(Beginning of Page text)
Heritage Server > Still Flying And Nailed To The Mast > Chapter Eight
STILL FLYING AND NAILED TO THE MAST
Chapter Eight: Twilight Of An Age Now Gone

In May 1921 the Fireman's Fund gave the required fifteen-day notice to cancel all its registered-mail insurance, a line of business the Company had written for more than fifty years. The announcement came as a blow to the financial community.

"Officers of the Fireman's Fund must regard this situation as very grave," said one banker, "when they choose to disturb their relations with the banks of the nation, and what is more ominous, they must feel that it will grow worse rather than better."

As in every line of insurance, the Company had suffered losses, big and small, over the years. But on November 13, 1920, the Company found itself liable for a lion's share of the biggest robbery in the history of the world.

At six-thirty that Saturday evening, Orville Phillips, seventeen, and Fred Poffenbarger, nineteen, broke into a Burlington fast mail car due to leave the Council Bluffs transfer station for Chicago. Orville's brother Merle, twenty, a railway mail handler, had walked ahead and asked the engineer for a ride down to the passenger station. He was to act as lookout and keep the engineer occupied in conversation. Six blocks down the line, at a crossing where the train would make a stop, sat twenty-four-year old Keith Collins, in a stolen Maxwell sedan.

When the train pulled out of the station, Phillips and Poffenbarger opened the doors and waited until the train ground to a halt at the crossing. As the engine started up again, they kicked ten canvas bags to the ground and jumped out, closing the door behind them. With Collins' help they loaded the back seat of the Maxwell and drove off in a rush unobserved.
(End of Page text)
(Beginning of Provided information)
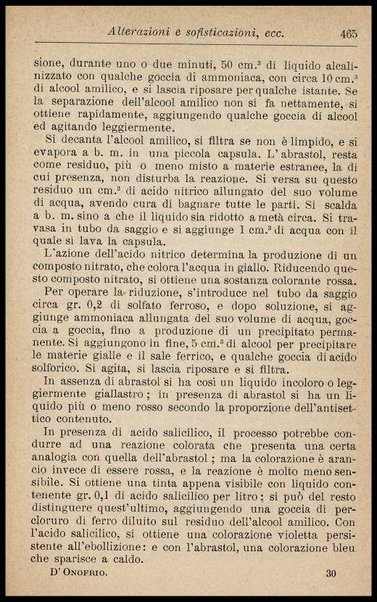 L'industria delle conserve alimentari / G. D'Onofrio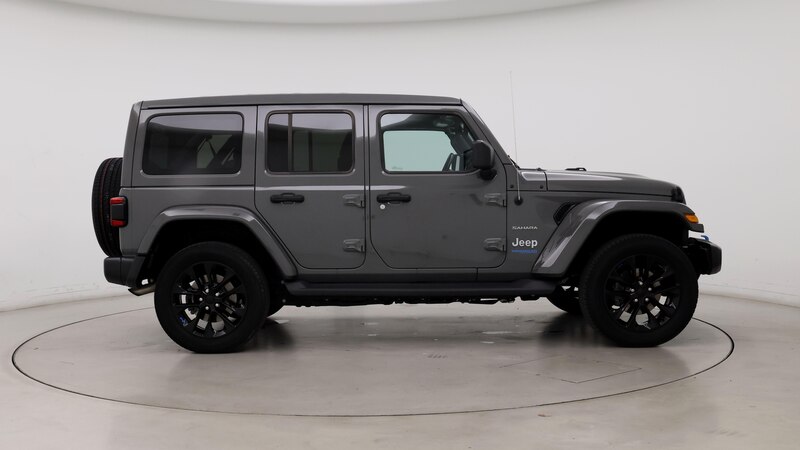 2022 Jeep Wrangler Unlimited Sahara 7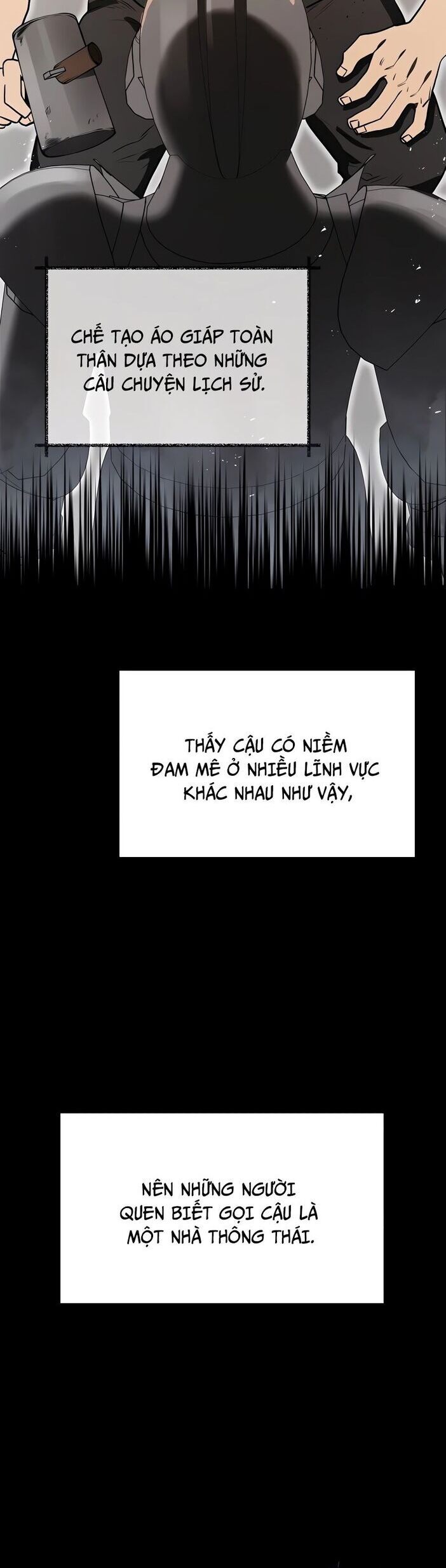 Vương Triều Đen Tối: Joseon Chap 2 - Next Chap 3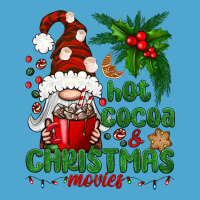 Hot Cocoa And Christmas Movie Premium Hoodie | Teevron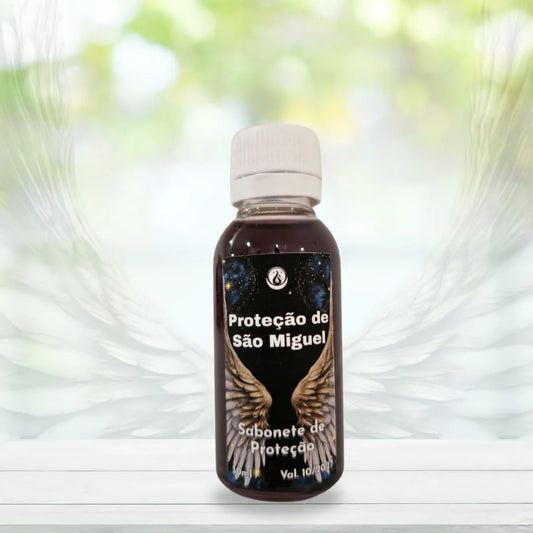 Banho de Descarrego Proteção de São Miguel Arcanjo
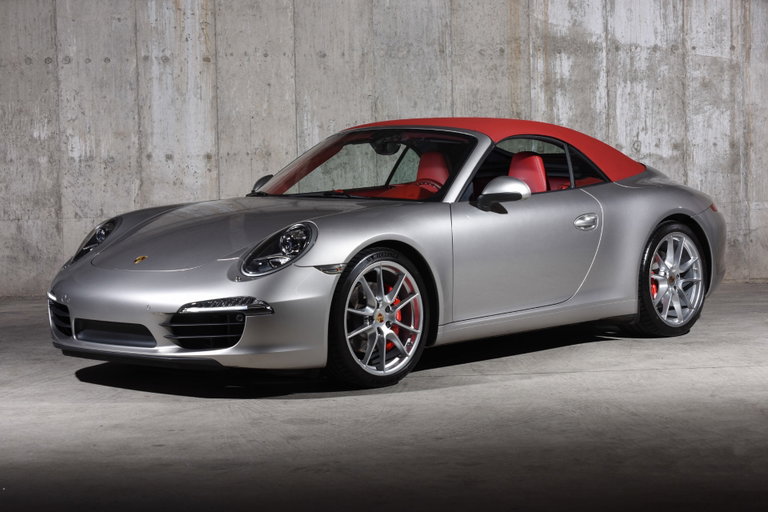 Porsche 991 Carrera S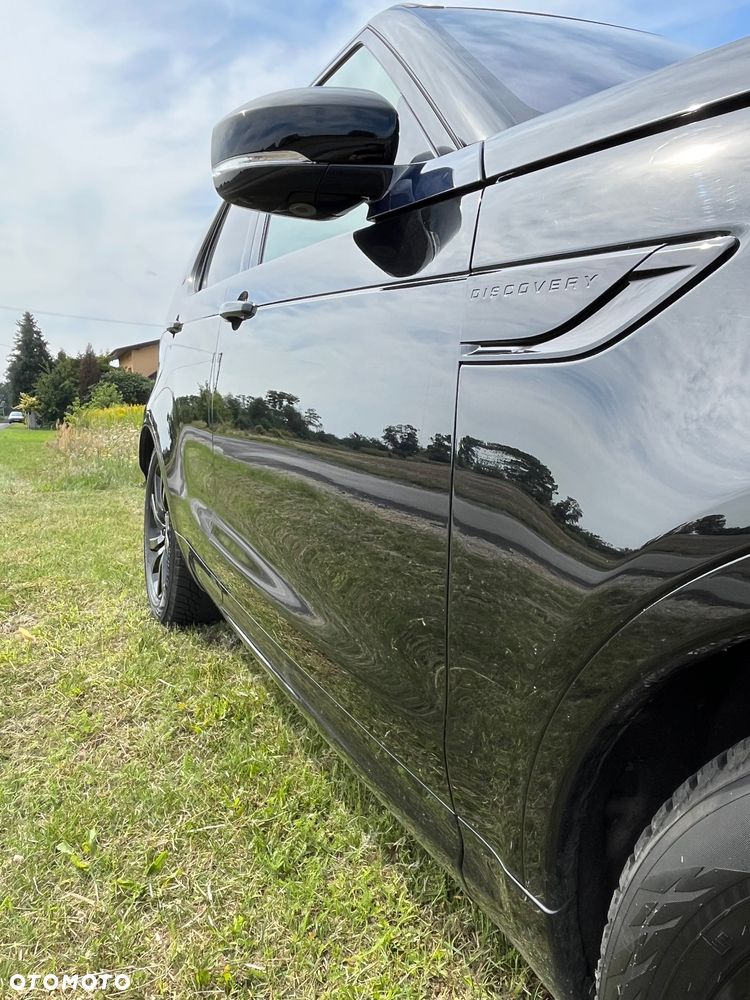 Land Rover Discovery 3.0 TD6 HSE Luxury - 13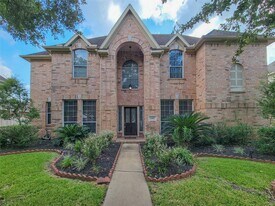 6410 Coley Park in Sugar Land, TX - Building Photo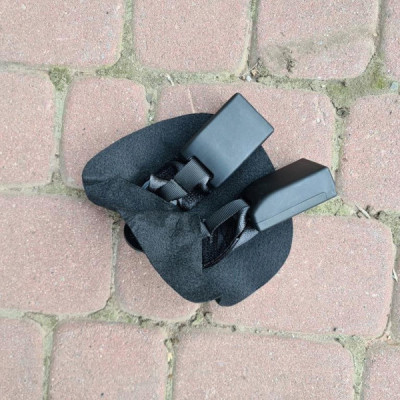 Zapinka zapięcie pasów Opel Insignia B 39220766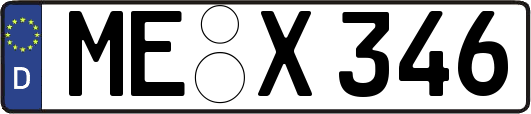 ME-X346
(End of Provided information)
(Beginning of Provided information)
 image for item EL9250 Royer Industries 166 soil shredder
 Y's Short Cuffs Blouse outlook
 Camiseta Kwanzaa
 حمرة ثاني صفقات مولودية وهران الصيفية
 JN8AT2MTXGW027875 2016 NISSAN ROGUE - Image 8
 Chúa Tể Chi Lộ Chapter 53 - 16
(End of Provided information)
(Beginning of Provided information)
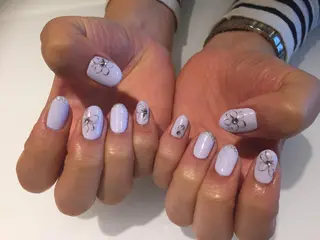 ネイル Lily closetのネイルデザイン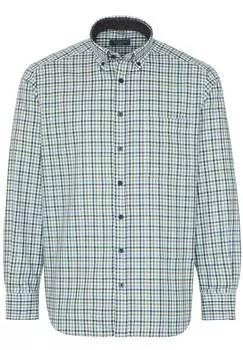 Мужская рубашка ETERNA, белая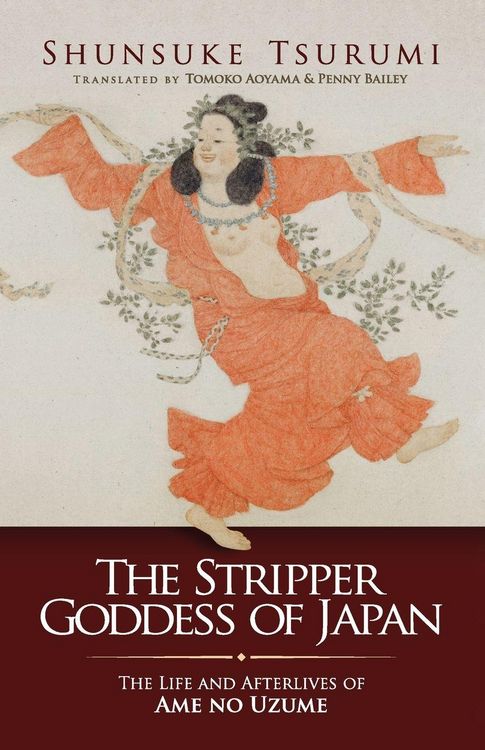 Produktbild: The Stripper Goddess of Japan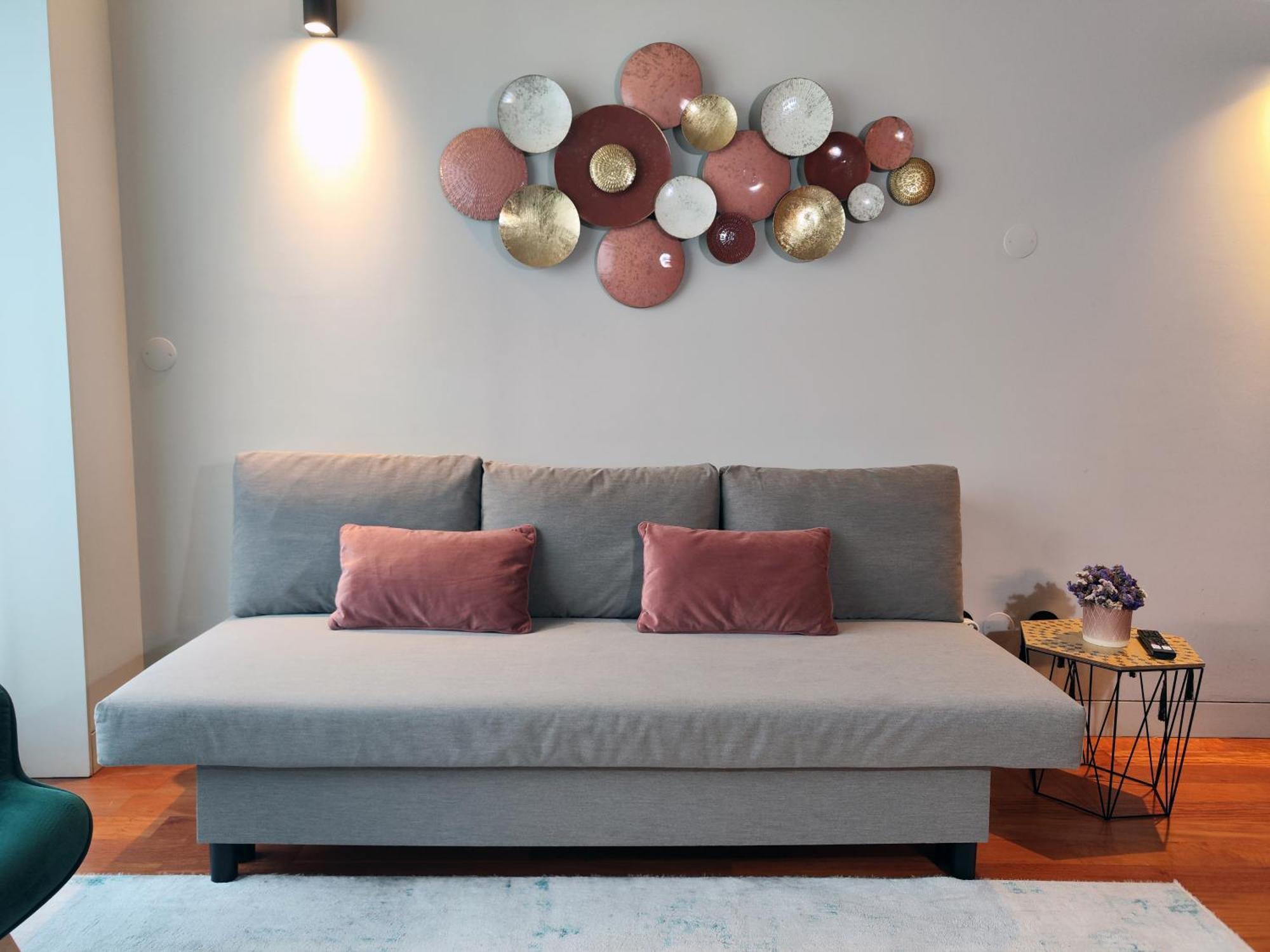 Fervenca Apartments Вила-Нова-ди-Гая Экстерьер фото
(End of Provided information)
● Instructions
1. Summarize the Fireman's Fund chapter in two sentences.
2. Duplicate the passage of the Fireman's Fund chapter between "Heritage Server >" and "the financial community.", inclusive.
3. In the Fireman's Fund chapter, what was Keith Collins sitting in at the crossing?

● Solutions below
1. In May 1921 the Fireman's Fund gave fifteen-day notice to cancel all its registered-mail insurance, a line it had written for more than fifty years, and the announcement came as a blow to the financial community. Earlier, on November 13, 1920, the Company had found itself liable for a lion's share of the biggest robbery in the history of the world, when young men kicked ten canvas bags off a Burlington fast mail car at a crossing near Council Bluffs and drove off unobserved in a stolen Maxwell sedan.

2.
Heritage Server > Still Flying And Nailed To The Mast > Chapter Eight
STILL FLYING AND NAILED TO THE MAST
Chapter Eight: Twilight Of An Age Now Gone

In May 1921 the Fireman's Fund gave the required fifteen-day notice to cancel all its registered-mail insurance, a line of business the Company had written for more than fifty years. The announcement came as a blow to the financial community.

3. A stolen Maxwell sedan.